The MSRB is looking for a driven, eager, and curious Information Security Analyst with at least three to five years of security or technology experience. We welcome candidates with strong cloud, web application, system or network administration, or other technology backgrounds looking to make a switch to a dedicated security role.

We expect our team members to demonstrate technical proficiency as well as strong communication and collaboration abilities. The Security Analyst will contribute directly to hands-on, operational Information Security processes. Candidates should demonstrate foundational knowledge and understanding of Information Security or technology principles, frameworks, and concepts and a desire to learn and grow.

The Information Security Analyst is responsible for securing the MSRB by supporting existing controls and processes across multiple dimensions and domains, including MSRB Web Applications, Cloud environments, networks, SaaS platforms, and enterprise systems. The analyst will support operational security processes by triaging our security alerts, phishing reports, vulnerabilities, and end-user requests. The analyst will also perform routine maintenance and troubleshooting of security tools and platforms. We expect the Analyst to work effectively with internal stakeholders, including the Information Security team, MSRB leadership, developers, system, database, and network administrators.

The Analyst will assist with implementing new tools and controls, enhancing existing controls, and monitoring the evolving threat environment to make informed recommendations and changes. The Analyst may also contribute to incident response efforts, education, training, policy, and governance initiatives.

Essential Duties and Responsibilities:

1. Operational Support:

• • Directly triage and respond to security alerts, phishing reports, and end-user requests on a regular basis.
  • Identify and resolve issues in MSRB controls, systems, and applications.
  • Support maintenance and troubleshooting activities for the Information Security program, including maintenance related to visibility, logging, SIEM, and anti-malware controls
  • Support vulnerability management processes, such as scanning, assessments, penetration testing, and remediation efforts.

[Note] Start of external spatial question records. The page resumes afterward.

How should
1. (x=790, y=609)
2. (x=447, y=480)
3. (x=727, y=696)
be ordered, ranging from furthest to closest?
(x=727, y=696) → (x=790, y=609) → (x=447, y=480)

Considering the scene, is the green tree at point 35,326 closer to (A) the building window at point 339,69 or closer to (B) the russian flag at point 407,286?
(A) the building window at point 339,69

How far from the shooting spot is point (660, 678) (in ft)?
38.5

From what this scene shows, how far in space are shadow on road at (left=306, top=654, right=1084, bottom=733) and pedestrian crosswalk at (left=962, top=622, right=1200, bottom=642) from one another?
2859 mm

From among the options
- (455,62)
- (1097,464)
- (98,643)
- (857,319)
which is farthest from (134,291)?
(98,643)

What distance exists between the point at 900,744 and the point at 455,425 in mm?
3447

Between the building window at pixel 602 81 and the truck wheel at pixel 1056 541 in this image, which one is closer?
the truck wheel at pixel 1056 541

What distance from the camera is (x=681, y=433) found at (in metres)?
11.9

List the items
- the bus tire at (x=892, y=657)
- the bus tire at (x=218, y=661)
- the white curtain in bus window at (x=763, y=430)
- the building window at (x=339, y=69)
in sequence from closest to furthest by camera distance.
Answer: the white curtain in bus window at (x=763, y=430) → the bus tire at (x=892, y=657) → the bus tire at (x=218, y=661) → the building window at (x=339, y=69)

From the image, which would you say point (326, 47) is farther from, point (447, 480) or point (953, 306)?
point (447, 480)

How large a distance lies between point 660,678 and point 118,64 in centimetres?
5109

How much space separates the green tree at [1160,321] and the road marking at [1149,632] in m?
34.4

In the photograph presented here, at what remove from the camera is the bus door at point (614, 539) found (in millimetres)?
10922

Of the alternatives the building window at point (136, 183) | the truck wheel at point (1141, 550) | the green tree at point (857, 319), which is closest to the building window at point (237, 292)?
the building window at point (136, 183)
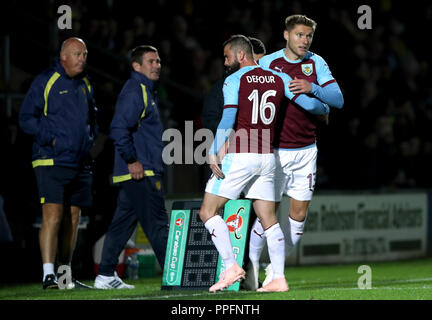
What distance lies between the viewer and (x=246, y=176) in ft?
25.7

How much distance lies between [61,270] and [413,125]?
9.51 metres

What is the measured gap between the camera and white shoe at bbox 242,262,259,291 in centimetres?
852

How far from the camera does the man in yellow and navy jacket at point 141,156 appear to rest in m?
8.98

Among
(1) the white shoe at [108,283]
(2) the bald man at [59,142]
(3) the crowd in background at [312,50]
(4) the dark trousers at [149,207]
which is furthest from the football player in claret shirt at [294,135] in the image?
(3) the crowd in background at [312,50]

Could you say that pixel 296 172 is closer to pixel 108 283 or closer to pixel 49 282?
pixel 108 283

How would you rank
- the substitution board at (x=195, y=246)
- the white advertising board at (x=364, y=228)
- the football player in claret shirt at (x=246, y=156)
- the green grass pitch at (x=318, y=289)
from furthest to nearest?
the white advertising board at (x=364, y=228), the substitution board at (x=195, y=246), the football player in claret shirt at (x=246, y=156), the green grass pitch at (x=318, y=289)

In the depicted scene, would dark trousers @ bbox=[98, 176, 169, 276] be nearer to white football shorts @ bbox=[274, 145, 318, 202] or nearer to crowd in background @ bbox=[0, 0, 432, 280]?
white football shorts @ bbox=[274, 145, 318, 202]

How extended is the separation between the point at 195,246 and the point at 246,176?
1.19m

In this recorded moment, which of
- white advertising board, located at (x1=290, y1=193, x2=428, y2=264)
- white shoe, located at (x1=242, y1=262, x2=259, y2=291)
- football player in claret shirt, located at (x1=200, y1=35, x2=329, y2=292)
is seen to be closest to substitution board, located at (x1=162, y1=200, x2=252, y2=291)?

2. Continuous Improvement and Attack Surface Reduction:

• • Identify and implement improvements in vulnerability management, anti-malware and SIEM platforms.
  • Assist with implementation of new security tools and controls to enhance the organization's security posture.
  • Proactively monitor and understand the evolving threat environment and cybersecurity developments.

3. Enterprise Security:

• • Apply expertise in enterprise security, including networking and security measures for systems in physical offices, end-user laptops, conference room computers, etc.
  • Identify configuration issues and improvement opportunities.
  • Lead and assist defense-in-depth efforts.
  • Review and improve security-related SaaS configurations.
  • Assist with Identity and Access Management efforts, including access reviews and implementation of least privilege.

1. Communication, Education, and Security Awareness:

• • Assist with incident response efforts.
  • Assist with selection and management of security awareness courses, simulated phishing campaigns, and other routine education exercises.
  • Communicate security policies and best practices to end-users, fostering a security-conscious culture.
  • Assist staff with monitoring for and ensuring compliance with security policies, procedures, standards, and guidelines.
  • Educate staff on associated risks and benefits of technologies.